— BEGIN MATERIAL FOR THIS TASK —

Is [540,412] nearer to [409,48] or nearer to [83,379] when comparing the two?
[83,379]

— END MATERIAL FOR THIS TASK —
— BEGIN MATERIAL FOR THIS TASK —

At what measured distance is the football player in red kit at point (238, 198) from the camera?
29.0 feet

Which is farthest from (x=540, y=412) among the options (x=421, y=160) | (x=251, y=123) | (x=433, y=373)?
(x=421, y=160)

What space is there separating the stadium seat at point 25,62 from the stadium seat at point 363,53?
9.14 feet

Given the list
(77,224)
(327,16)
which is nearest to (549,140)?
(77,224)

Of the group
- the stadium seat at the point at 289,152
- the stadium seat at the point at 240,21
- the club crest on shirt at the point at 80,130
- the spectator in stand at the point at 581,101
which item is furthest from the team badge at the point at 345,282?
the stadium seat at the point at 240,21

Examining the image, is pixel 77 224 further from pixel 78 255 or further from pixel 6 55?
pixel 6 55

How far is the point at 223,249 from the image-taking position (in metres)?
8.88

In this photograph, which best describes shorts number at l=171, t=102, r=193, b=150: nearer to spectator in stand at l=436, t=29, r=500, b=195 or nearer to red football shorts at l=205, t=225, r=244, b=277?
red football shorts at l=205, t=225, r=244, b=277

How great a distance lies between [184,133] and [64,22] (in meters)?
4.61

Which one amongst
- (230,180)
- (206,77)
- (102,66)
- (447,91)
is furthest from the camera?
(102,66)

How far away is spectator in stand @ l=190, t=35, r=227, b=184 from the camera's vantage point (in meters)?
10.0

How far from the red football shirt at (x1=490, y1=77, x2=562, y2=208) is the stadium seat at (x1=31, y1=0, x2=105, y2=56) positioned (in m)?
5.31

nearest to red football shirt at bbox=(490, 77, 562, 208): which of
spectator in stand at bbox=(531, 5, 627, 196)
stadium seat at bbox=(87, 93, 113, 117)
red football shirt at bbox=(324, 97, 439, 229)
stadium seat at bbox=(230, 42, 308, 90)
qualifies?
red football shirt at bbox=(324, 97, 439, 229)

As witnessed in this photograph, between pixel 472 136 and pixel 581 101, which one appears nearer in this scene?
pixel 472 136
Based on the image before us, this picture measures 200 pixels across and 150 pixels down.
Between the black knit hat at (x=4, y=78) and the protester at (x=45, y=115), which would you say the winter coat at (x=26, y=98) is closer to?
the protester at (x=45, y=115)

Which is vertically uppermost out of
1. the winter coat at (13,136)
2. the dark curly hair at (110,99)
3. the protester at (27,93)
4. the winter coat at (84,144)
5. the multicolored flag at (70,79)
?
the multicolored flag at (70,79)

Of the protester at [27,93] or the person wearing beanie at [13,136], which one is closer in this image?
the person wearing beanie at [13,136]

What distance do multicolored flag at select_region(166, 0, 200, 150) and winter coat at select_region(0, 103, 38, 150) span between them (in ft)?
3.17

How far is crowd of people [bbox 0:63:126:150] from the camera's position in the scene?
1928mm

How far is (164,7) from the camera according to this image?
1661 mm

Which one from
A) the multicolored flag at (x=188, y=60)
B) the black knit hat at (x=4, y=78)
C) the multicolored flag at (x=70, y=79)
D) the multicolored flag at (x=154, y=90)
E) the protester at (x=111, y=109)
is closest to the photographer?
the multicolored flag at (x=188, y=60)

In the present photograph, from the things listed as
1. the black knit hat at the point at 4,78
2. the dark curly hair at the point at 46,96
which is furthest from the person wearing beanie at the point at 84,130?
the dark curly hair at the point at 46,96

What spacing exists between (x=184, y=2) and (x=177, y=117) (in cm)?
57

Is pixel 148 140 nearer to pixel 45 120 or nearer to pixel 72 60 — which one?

— END MATERIAL FOR THIS TASK —
— BEGIN MATERIAL FOR THIS TASK —

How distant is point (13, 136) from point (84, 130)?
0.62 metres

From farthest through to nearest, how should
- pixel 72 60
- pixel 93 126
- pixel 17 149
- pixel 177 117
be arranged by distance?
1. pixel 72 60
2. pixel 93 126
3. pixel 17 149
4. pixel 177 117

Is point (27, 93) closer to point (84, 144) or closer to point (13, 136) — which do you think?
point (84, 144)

— END MATERIAL FOR THIS TASK —

[GIVEN TASK]: Please rewrite the part of the records that opens with the line containing "How far is (164,7)" and closes with the line containing "Is pixel 148", putting "black wool cap" wherever "black knit hat" appears and changing nothing else.

[ANSWER TO THE TASK]:
How far is (164,7) from the camera according to this image?
1661 mm

Which one from
A) the multicolored flag at (x=188, y=60)
B) the black wool cap at (x=4, y=78)
C) the multicolored flag at (x=70, y=79)
D) the multicolored flag at (x=154, y=90)
E) the protester at (x=111, y=109)
is closest to the photographer?
the multicolored flag at (x=188, y=60)

In the present photograph, from the things listed as
1. the black wool cap at the point at 4,78
2. the dark curly hair at the point at 46,96
which is furthest from the person wearing beanie at the point at 84,130?
the dark curly hair at the point at 46,96

What spacing exists between (x=184, y=2) and (x=177, y=117) (in cm)?
57

Is pixel 148 140 nearer to pixel 45 120 or nearer to pixel 72 60 — which one?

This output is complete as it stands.